Fig. E18.4.2 The beta decay of carbon-14 to nitrogen-14. In this case, a neutron changes into a proton. The
mass number A does not change. Z increases by 1.
Energy, Ch. 18, extension 4 More on α, β and γ decay
The age of the object that contained the carbon can be determined by seeing how much of
the carbon must have decayed. The charge on the nucleus increases by 1 because the
electron carries away a charge of -1. An antineutrino is also emitted. The nitrogen-14
moves quite slowly in recoil.
Fig. E18.4.3 The beta decay of fluorine-18 to oxygen-18. In this case, a neutron changes into a proton. The
mass number A does not change. Z decreases by 1.

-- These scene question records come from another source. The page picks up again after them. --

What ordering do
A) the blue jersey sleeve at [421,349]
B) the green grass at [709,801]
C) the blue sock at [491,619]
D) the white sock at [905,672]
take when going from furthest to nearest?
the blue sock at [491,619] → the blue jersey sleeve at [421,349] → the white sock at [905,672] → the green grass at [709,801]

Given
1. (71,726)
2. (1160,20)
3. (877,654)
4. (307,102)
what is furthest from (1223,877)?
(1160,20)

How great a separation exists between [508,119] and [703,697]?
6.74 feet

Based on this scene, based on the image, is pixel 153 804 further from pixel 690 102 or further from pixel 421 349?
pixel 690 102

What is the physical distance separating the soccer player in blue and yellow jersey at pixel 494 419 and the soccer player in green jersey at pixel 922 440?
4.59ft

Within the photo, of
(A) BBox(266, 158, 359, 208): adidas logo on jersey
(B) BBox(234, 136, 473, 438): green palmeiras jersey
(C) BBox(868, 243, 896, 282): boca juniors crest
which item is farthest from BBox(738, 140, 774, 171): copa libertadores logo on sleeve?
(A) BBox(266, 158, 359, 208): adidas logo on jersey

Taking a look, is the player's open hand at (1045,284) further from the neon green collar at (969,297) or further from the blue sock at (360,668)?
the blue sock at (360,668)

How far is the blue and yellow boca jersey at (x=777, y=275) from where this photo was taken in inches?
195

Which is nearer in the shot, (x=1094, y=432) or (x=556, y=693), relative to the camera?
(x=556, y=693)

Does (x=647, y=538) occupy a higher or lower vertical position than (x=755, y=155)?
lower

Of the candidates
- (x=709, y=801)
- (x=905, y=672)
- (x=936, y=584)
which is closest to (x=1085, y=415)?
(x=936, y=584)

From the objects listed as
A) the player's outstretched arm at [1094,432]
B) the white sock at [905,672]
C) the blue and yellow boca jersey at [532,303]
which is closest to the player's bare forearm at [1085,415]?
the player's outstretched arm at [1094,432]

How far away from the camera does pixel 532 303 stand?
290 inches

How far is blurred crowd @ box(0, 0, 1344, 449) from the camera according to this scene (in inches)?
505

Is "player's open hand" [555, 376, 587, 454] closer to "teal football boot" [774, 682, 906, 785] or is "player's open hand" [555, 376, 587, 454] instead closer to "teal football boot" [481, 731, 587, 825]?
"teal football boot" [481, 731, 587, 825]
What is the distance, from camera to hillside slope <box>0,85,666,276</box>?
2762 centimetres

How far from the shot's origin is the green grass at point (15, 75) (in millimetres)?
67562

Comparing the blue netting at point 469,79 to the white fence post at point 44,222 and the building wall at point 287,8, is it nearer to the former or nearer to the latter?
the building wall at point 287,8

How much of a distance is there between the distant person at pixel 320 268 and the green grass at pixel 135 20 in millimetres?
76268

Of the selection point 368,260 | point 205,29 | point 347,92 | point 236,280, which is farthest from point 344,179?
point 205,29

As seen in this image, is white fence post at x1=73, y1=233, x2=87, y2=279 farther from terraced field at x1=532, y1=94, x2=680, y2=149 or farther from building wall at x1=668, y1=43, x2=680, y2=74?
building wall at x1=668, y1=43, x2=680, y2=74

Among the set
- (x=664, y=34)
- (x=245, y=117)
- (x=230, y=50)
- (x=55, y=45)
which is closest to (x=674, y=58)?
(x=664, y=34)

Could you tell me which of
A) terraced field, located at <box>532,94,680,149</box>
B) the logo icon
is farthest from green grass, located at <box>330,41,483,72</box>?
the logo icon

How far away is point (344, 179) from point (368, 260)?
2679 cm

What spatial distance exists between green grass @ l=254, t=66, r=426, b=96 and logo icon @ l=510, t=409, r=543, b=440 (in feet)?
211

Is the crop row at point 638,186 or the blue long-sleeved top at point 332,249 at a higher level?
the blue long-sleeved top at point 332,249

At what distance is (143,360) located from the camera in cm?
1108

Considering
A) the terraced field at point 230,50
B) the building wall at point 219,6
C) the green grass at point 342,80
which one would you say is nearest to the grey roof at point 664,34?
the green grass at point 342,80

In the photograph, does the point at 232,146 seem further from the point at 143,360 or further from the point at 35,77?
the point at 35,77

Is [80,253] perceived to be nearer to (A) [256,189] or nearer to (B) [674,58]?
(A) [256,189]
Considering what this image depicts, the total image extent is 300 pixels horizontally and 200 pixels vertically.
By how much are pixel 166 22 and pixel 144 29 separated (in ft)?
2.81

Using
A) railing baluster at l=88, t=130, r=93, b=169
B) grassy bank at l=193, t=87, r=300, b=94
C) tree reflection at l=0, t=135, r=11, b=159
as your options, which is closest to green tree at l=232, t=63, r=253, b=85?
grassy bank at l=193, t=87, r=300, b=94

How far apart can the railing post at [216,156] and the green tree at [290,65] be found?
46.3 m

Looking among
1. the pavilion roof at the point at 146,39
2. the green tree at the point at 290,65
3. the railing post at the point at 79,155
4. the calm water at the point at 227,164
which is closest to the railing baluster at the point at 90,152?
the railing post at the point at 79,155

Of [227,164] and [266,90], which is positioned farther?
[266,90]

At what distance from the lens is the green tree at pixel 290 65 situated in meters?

In beta-plus decay (such as the decay of fluorine-18 into oxygen-18, Fig. E18.4.3), the
particle emitted is the antiparticle of the electron (the positron), and so has a charge of +1.
The new nucleus has a proton changed into a neutron because the positive charge has been
carried off by the positron. The other particle emitted is the neutrino, the antiparticle of
the antineutrino. The oxygen nucleus does move slightly in recoil, but the speed is very
small.
Other examples of γ decay
Gamma decay is the one case in which the name of the nucleus remains unchanged. What
happens is that an excited nucleus decays into a nucleus that is less excited (more stable).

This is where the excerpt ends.